À faire
**1)** Réécrivez de façon plus brève le paragraphe du texte sur la lecture qui commence par « Vous me direz, les bouquins », en gardant ses faits essentiels.
**2)** Relevez toutes les phrases du texte sur la lecture qui contiennent le pronom « je », « j’ » ou « me ».
**3)** Reprenez le texte sur la lecture après sa dernière phrase et prolongez-le de quelques phrases.

Texte à lire

= = = = = = =

Fort heureusement, il n’est pas encore interdit de bouquiner. Et rien de mieux que l’alchimie des mots pour stimuler l’imaginaire. Pour se faire son propre cinoche intérieur. Les cinémas sont fermés, eh bien cultivons l’infini pouvoir de la littérature !

Vous me direz, les bouquins, c’est bien joli, mais ça n’est pas donné. Je vous l’accorde, certains ouvrages présentent un rapport qualité/prix faisant la part belle au dénominateur au détriment du numérateur. J’ai par conséquent pensé aux petits budgets. D’où l’intitulé de cette rubrique qui mettra en exergue mes coups de cœur personnels que l’on peut dénicher en poche, et en librairie. Oui, parfaitement, « en librairie » !… car vous ne trouvez pas que la fortune personnelle de M. « Amas-zone » (ce qui résume tout, sans faire mystère des conséquences de son activité) est bien assez colossale comme ça ?

Je vous propose donc une bonne dose de partage à l’heure où les conditions du moment (extensible, le moment !) poussent à rester cloîtré(e) chez soi, dès 18h00.

= = = = = = =

Données fournies
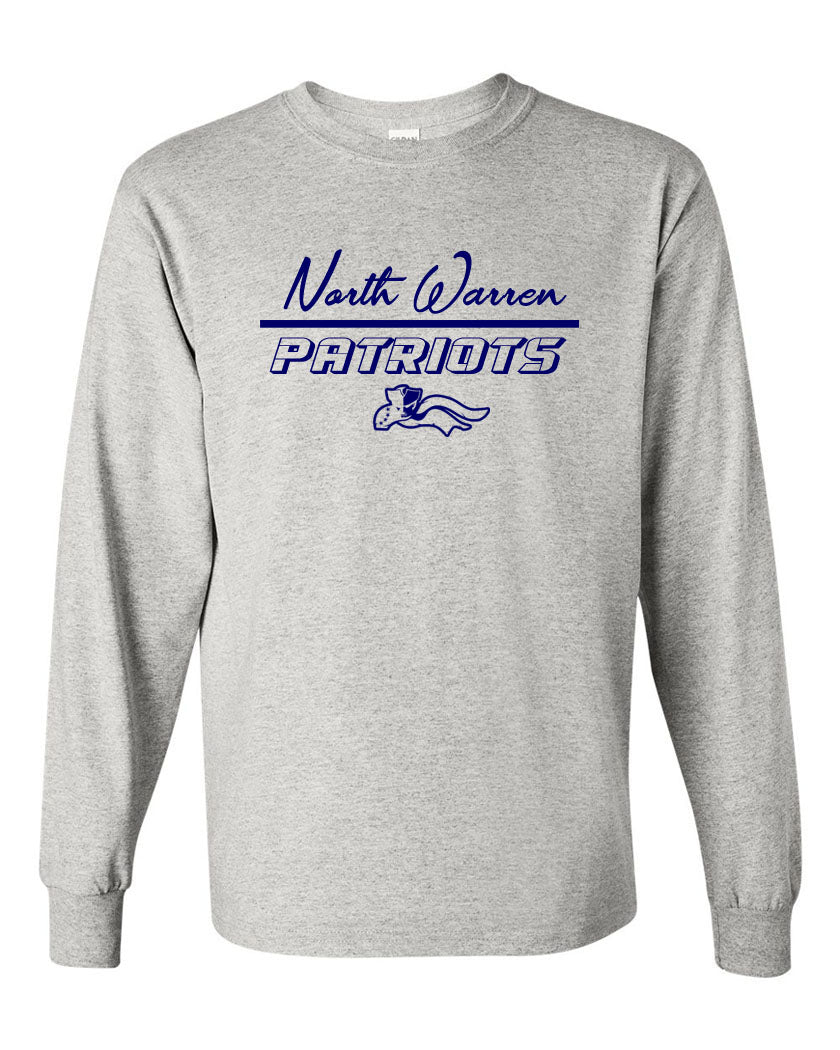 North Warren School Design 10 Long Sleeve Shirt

= = = = = = =

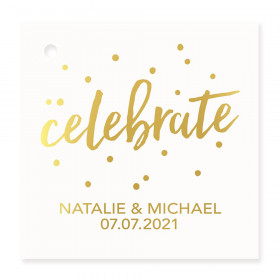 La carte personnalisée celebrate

= = = = = = =

Réponses aux activités
**1)** Les livres coûtent cher, et certains ouvrages ont un mauvais rapport qualité/prix. Pensant aux petits budgets, l’auteur a créé cette rubrique, qui présentera ses coups de cœur disponibles en poche et en librairie. Il insiste sur la librairie, car il juge la fortune de M. « Amas-zone » déjà bien assez colossale.

**2)**
- « Vous me direz, les bouquins, c’est bien joli, mais ça n’est pas donné. »
- « Je vous l’accorde, certains ouvrages présentent un rapport qualité/prix faisant la part belle au dénominateur au détriment du numérateur. »
- « J’ai par conséquent pensé aux petits budgets. »
- « Je vous propose donc une bonne dose de partage à l’heure où les conditions du moment (extensible, le moment !) poussent à rester cloîtré(e) chez soi, dès 18h00. »

**3)**
Petit clin d’œil au pays où naissent les pandémies, j’ai choisi d’inaugurer cette rubrique, avec une bien savoureuse histoire signée Dai Sijie, intitulée « Le complexe de Di« . A nouveau, l’auteur de « Balzac et la petite tailleuse chinoise » nous parle de l’amère patrie. Mais cette fois, l’époque n’est plus celle de la Révolution Culturelle durant laquelle l’on « rééduquait » à coups de travaux harassants toutes celles et ceux qui étaient perçu(e)s, à travers leur profession, comme de redoutables intellectuel(le)s  nécessairement ennemi(e)s juré(e)s du prolétariat ; nous voici dans la Chine moderne convertie au capitalisme marchand sans avoir pour autant renoncé à la dictature maoïste. Ce cocktail improbable est évidemment déconcertant, et ne manque pas de déboussoler le protagoniste, nommé Muo (oui, à une voyelle près, c’est « feu-le grand timonier »), francophile avéré et psychanalyste autoproclamé. Notre homme est de retour au bercail, après un long séjour passé chez nous, les cocoricos. En revenant sur le sol natal, Muo a un objectif : faire libérer la douce Volcan de la vieille lune (pas facile à porter, un prénom pareil, n’est-ce pas ?), la jeune femme dont il s’est épris. Une dulcinée qui a eu la malencontreuse initiative de livrer à des journaux occidentaux, les photos d’exactions policières qu’elle a engrangées dans son boîtier. Ce qui en Chine ne se fait pas, car à Pékin comme à Rangoon ou encore à Paris, le comportement des policiers est toujours des plus exemplaires, et ne souffre aucune critique.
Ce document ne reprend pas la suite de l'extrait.